Gold has been a disaster lately, with the past few days seeing some large selling take over in this shiny metal market. I wrote about gold hitting resistance the day after gold ($GLD) peaked back in March and more recently last week I highlighted the triangle pattern that was forming on the daily gold chart with momentum hitting previous resistance. So where does gold stand now?
With the recent increase in weakness for gold ($GC_F) I wanted to show one bright spot that may be developing, at least compared to oil. Below is a chart of the relative performance between gold and crude oil ($CL_F). As a reminder, when the green line is rising we know that gold is outperforming oil. That could mean gold is rising more or gold is falling less than oil, it doesn’t mean gold prices will start rising – this is just looking at the ratio between the two commodities.

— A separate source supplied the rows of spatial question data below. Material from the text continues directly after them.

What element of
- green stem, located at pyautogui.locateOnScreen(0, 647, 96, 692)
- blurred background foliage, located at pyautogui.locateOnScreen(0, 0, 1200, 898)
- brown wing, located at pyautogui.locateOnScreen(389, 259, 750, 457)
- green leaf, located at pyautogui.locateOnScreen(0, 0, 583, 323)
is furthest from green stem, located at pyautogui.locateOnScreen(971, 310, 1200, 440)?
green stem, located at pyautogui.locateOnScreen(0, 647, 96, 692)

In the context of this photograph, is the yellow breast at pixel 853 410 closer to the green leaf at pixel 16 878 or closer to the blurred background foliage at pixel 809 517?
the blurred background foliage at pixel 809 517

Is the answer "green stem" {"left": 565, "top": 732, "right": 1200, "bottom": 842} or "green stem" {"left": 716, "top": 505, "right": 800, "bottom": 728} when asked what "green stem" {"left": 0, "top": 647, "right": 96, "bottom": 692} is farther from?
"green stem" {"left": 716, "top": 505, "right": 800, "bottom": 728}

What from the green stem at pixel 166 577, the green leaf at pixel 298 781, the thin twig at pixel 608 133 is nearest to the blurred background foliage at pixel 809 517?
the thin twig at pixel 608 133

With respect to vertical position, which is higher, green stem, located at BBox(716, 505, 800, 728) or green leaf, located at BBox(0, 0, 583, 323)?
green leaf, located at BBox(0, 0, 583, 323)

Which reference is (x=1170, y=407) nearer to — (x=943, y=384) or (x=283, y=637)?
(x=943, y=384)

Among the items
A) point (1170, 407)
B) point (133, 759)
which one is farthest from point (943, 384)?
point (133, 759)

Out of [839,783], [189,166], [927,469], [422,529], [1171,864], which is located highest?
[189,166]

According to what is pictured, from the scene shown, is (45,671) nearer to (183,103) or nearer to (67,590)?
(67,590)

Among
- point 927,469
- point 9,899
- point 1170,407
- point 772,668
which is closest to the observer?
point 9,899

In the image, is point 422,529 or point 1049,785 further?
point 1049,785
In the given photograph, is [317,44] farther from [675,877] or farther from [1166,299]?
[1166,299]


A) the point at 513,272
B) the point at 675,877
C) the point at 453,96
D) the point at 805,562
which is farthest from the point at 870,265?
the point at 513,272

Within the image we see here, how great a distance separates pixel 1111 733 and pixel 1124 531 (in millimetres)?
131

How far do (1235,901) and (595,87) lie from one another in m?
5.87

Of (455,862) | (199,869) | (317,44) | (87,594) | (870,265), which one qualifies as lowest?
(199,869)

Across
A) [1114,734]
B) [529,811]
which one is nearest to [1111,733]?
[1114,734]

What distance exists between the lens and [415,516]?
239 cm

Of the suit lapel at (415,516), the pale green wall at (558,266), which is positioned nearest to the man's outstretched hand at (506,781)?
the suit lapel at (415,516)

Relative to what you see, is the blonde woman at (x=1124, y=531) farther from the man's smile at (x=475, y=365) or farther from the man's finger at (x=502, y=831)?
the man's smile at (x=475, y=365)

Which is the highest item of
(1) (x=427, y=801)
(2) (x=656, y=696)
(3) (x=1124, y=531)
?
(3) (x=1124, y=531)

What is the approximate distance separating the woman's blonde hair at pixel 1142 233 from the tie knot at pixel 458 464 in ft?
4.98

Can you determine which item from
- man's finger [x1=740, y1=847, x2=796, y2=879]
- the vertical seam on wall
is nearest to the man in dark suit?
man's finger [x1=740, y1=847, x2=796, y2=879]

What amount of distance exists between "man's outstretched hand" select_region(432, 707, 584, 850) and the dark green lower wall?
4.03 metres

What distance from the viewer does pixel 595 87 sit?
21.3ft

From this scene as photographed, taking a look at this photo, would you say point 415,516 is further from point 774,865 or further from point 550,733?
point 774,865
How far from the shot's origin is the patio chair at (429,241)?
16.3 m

The ratio right now is testing previous support going back to 2013. In late December and in August and September of last year we saw the ratio between gold and crude oil bottom around the 12.2 level. We also can see that the Relative Strength Index (RSI) as shown in the bottom panel just kissed the ‘oversold’ 30 level. Back in August ’13 we saw the RSI spend some time under 30 before seeing a shift in relative performance. However, if we go back further we can see that sometimes we just see a day or two of being ‘oversold’ in momentum before a trend change occurs in the ratio.
So with the relative performance ratio between gold and oil testing support and momentum being nearly ‘oversold’ its possible we see a shift in relative performance to begin favoring gold. We’ll see.